Perintah Kerja: Tuliskan kembali bagian teks kajian di bawah ini tanpa perubahan, mulai dari kata "Sebagai hasil dari" sampai dengan dan termasuk kata "organizing a government).".

Teks Kajian:

**********

Dalam kandungan imperialisme Belanda itu, di antara yang lain-lain, timbul dan tumbuhlah paham yang bertentangan dengan paham masyarakat-kapitalisme-jajahan tersebut yang pada hakekatnya bermaksud mendirikan satu masyarakat baru yang memakai semua alat teknik dan ilmu Barat itu di dalam suatu produksi berdasarkan tolong menolong dan distribusi berdasarkan “pada waktu yang memberikan keuntungan hati gajah sama dilapah, hati tungau sama dicacah dan di waktu bahaya terlentang sama minum air, terlungkup sama makan tanah,” berdasarkan kemerdekaan dan persamaan di antara manusia dan manusia serta bangsa dan bangsa di dunia ini (anti-tesis).
Dengan proklamasi 17 Agustus, maka rakyat pemuda mulai bertindak melaksanakan paham pembentukan alam dan masyarakat baru tadi di bagian bumi kita ini.
KONSEP NEGARA
1. NEGARA (STATE).
Sebagai hasil dari cara berpikir berdasarkan logika yang mengesampingkan pertentangan, maka ahli borjuis seperti Kranenburg dan Krabbe (Belanda), Blackstone (Inggris) dan lain-lainnya mendefinisikan negara itu, kurang lebih sebagai berikut :
“Negara adalah wilayah tertentu, didiami oleh rakyat (bangsa asli dan warga baru) tertentu di bawah kekuasaan (authority) yang syah dan tertentu pula”.
Ayat ilmu politik yang lazim dikemukakan di Amerika ialah : Wilayah yang tertentu untuk menyusun suatu pemerintahan (for the sake of organizing a government).
Sebagai hasil cara berpikir dialektika yang melaksanakan pertentangan atas paham (teori) idealisme, maka Hegel mendefinisikan negara itu, sebagai “Pernyataan paham kesusilaan (moral) ….atau gambaran dan kenyataannya akal, atau ……kerajaan Tuhan di dunia, dimana hakekat dan keadilan yang abadi dilaksanakan”.
Sebagai hasilnya cara berpikir dialektik, yakni logika-pertentangan yang diselenggarakan atas paham (teori) materialisme, maka Marx mendefinisikan itu dengan kalimat yang terkenal : “Negara itu adalah hasil dan pernyataan perjuangan kelas yang tidak bisa didamaikan” (The state is the product and the manifestation of the irreconcilability of class-antagonism”).

**********

Blok Data:
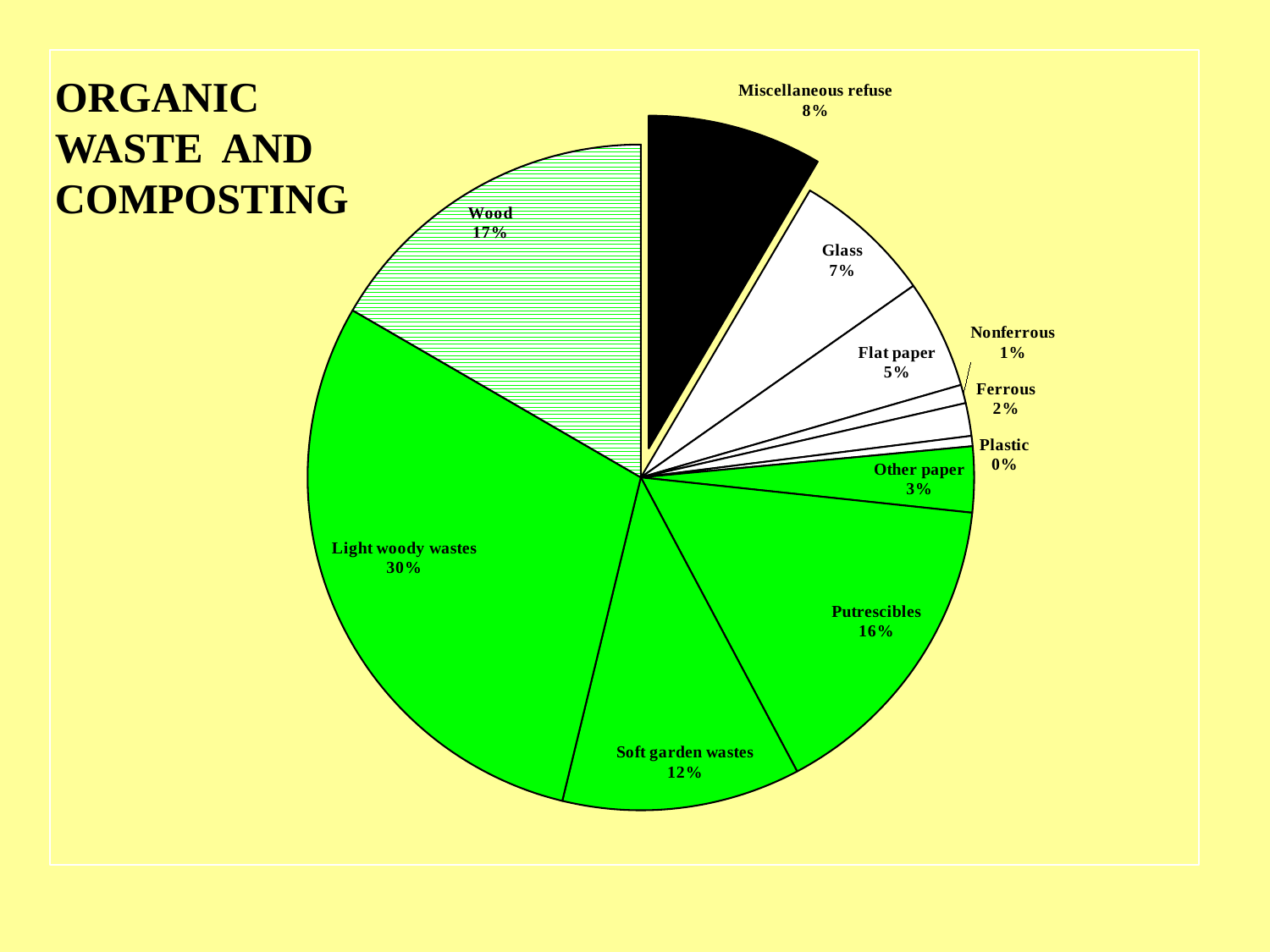
What is the combined share of Soft garden wastes and Putrescibles? 28% What percentage of the pie is Putrescibles? 16% What type of chart is shown on the slide? pie chart Which category has the smallest share of the pie? Plastic How many categories are shown in the pie chart? 11 What is the difference in percentage points between Light woody wastes and Wood? 13 Which category has the largest share of the pie? Light woody wastes What percentage of the pie is Miscellaneous refuse? 8% Which is larger, Glass or Flat paper? Glass Which slice of the pie is coloured black? Miscellaneous refuse What percentage of the pie is Wood? 17% What percentage of the pie is Light woody wastes? 30%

**********

Hasil Berikut:
Sebagai hasil dari cara berpikir berdasarkan logika yang mengesampingkan pertentangan, maka ahli borjuis seperti Kranenburg dan Krabbe (Belanda), Blackstone (Inggris) dan lain-lainnya mendefinisikan negara itu, kurang lebih sebagai berikut :
“Negara adalah wilayah tertentu, didiami oleh rakyat (bangsa asli dan warga baru) tertentu di bawah kekuasaan (authority) yang syah dan tertentu pula”.
Ayat ilmu politik yang lazim dikemukakan di Amerika ialah : Wilayah yang tertentu untuk menyusun suatu pemerintahan (for the sake of organizing a government).